Kumarbaz filminin Sevmek Zamanı ile ilgisi nedir? Yahut duvardaki portre açısından yegâne özgünlüğü Erksan’ın filmine mi biçeceğiz? Kumarbaz’da da sevilen kadının portresi ve ikona bir anlam biçme eğilimi ele alınsa dahi bu durum karşı cinsle ilişkinin seyrine etki etmiyor. Öte yandan Halil resmi duvara asmıyor, asılı buluyor. Açıkçası, Kumarbaz’da karşılaştığımız gibi resmin bir duvara asılıp ona hayranlıkla bakılması, ilgi beslenmesi türünden bir fikrin o yıla değin mutlaka kullanıldığını düşünebiliriz. Zaten meselenin kendisi de mağaralara resim çizen atalarımızın deneyimiyle örtüştürüldüğünde pek özgün sayılmıyor. Kumarbaz ve Sevmek Zamanı arasındaki ayrıksı yanları irdeleyeceğim fakat öncesinde Kumarbaz’ın öyküsünü kısaca aktaralım.

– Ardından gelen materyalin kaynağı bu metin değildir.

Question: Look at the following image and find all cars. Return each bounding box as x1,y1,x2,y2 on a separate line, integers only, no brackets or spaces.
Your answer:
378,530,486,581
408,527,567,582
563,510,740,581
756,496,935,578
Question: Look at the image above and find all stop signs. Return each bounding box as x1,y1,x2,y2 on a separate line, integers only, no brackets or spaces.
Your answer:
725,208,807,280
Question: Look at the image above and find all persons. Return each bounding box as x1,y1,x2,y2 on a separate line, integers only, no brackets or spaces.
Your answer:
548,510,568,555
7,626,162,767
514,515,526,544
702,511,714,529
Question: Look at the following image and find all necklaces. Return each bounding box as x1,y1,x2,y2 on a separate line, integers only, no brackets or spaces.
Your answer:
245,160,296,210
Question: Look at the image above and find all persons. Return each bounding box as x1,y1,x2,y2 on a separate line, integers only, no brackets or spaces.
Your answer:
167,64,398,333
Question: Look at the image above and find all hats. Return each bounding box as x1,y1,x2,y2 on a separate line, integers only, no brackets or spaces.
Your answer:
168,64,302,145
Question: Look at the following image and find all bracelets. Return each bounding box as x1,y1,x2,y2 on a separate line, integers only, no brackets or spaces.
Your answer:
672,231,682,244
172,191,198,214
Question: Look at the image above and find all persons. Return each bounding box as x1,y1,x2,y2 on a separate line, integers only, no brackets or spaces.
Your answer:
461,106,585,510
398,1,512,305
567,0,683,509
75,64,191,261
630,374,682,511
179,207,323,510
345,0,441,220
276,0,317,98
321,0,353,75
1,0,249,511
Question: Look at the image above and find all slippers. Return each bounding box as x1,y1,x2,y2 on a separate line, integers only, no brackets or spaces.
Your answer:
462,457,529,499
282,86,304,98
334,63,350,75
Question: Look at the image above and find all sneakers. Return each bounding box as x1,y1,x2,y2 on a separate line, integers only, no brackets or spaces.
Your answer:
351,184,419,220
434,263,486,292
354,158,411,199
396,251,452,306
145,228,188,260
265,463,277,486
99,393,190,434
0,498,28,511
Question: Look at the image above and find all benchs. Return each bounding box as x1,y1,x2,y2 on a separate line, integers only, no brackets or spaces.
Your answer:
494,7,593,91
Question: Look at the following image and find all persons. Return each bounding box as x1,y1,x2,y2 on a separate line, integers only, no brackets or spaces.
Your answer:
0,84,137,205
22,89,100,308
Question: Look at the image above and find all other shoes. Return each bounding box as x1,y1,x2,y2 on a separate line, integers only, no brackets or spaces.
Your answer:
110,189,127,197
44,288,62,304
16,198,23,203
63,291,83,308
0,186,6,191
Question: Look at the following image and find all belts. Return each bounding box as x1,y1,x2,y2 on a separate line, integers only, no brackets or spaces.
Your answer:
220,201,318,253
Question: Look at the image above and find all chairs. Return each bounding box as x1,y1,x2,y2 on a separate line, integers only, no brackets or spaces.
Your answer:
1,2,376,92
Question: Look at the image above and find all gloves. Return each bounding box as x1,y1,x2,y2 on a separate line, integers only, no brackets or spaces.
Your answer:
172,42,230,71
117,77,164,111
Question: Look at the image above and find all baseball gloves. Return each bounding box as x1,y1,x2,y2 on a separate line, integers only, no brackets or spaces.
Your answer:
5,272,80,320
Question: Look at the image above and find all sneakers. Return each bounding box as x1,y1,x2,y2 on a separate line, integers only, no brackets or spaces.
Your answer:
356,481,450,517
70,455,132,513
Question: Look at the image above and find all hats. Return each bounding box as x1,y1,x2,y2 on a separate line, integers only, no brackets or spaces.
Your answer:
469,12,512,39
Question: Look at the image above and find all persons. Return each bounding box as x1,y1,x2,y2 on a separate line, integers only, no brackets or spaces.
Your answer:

İzmir’den İstanbul’a sürülen bir serseri ve Seni Yeneceğim İstanbul’un farklı bir yorumu

Kumarbaz… Erol (İzzet Günay) İzmir’de bir kumarhanede kavgaya karışınca şehrin polisleri tarafından İstanbul’a yollanır. Polis için illegal bir durum söz konusu değildir. Kumar oynamak ve bir bakıma (elbet sonuçları açısından bir noktaya kadar) kavgaya karışmak serbesttir. Fakat başa çıkılamayan bir karakterin artık gönderilmesi farz olmuştur. İstanbul’a doğru çıktğı gemi yolculuğunda Hülya (Fatma Girik) ile tanışır kumarbazımız. Bir oyunda hile yapıyordur. Bunu gören Hülya küçümser Erol’u. Ancak kumarbaz Hülya’nın kamarasına girip dudaklarına yapışacak kadar cesurdur. “Normal şartlarda” böylesi bir girişin ardından kadının yumuşayıp aşka teslim olması beklenir fakat Hülya aksine öfkelenmiş, İstanbul’da her fırsatta karşısına çıkan Erol’dan nefret etmeye başlamıştır. Erkekleri kadınlara askıntı etmekte son derece mahir olan Yeşilçam ağlarını örmekte gecikmez ve Erol ile Hülya’nın yollarını bir kez daha kesiştirir. Tesadüf odur ki bu hırslı kumarbaz kadının arkadaşlarından birinin hayatını kurtarmıştır. Hülya ile yeniden karşılaşan Erol “hayatını değiştirecek kadını” bulduğuna inanır, artık tek derdi Hülya ile mutlu bir yuva kurmaktır. Erol aile olmayı başarı addederken kişiliğinde eksik bulduğu tarafları yuva kurarak tamamlamak niyetindedir. Bu uğurda önce arkadaşıyla iş ortağı olur, ardından zenginliğe erişip Hülya’yı para ve saygınlığın gücüyle elde etmeye çalışır. İhtişamlı evinin salonuna fotoğrafını asar, bu fotoğrafın önünde içer, duygulanır. Tüm gayretleri Hülya’yı daha da uzaklaştırmak dışında bir sonuç vermez. Yılmayan Erol bu kez babasını oyuna getirerek kumarda kazanır Hülya’yı! Daha doğrusu ilkin kayınpederi Hulusi’nin (Hulusi Kentmen) tüm servetini kumar masasında çarpar, devamında paraya dokunmayacağını söyleyerek bir oyun tasarlar. Hulusi Bey kızına Erol ile evlemesini şart koşacak, ancak bu şekilde servetinin bağışlanabileceğini söyleyecektir. Kızı da babasının durumuna acıyıp evliliğe razı gelecektir. Hulusi Bey Erol’un samimiyetine ikna olup dalavereye girişir. “Kumarda kaybeden aşkta kazanır” sözünün tüm ağırlığını yitirdiği gülünç bir tablodur bu. Kumarda kazanan Erol, aşkını bir portre önünde duygulanmaktan öteye taşıyıp bedeni ganimet kılmıştır. Böylece Yeşilçam’ın, en büyük aşkların nefretle başlayacağına dair söylemi pekişirken kumarın olumsuz sonuçlarının da altı çizilir.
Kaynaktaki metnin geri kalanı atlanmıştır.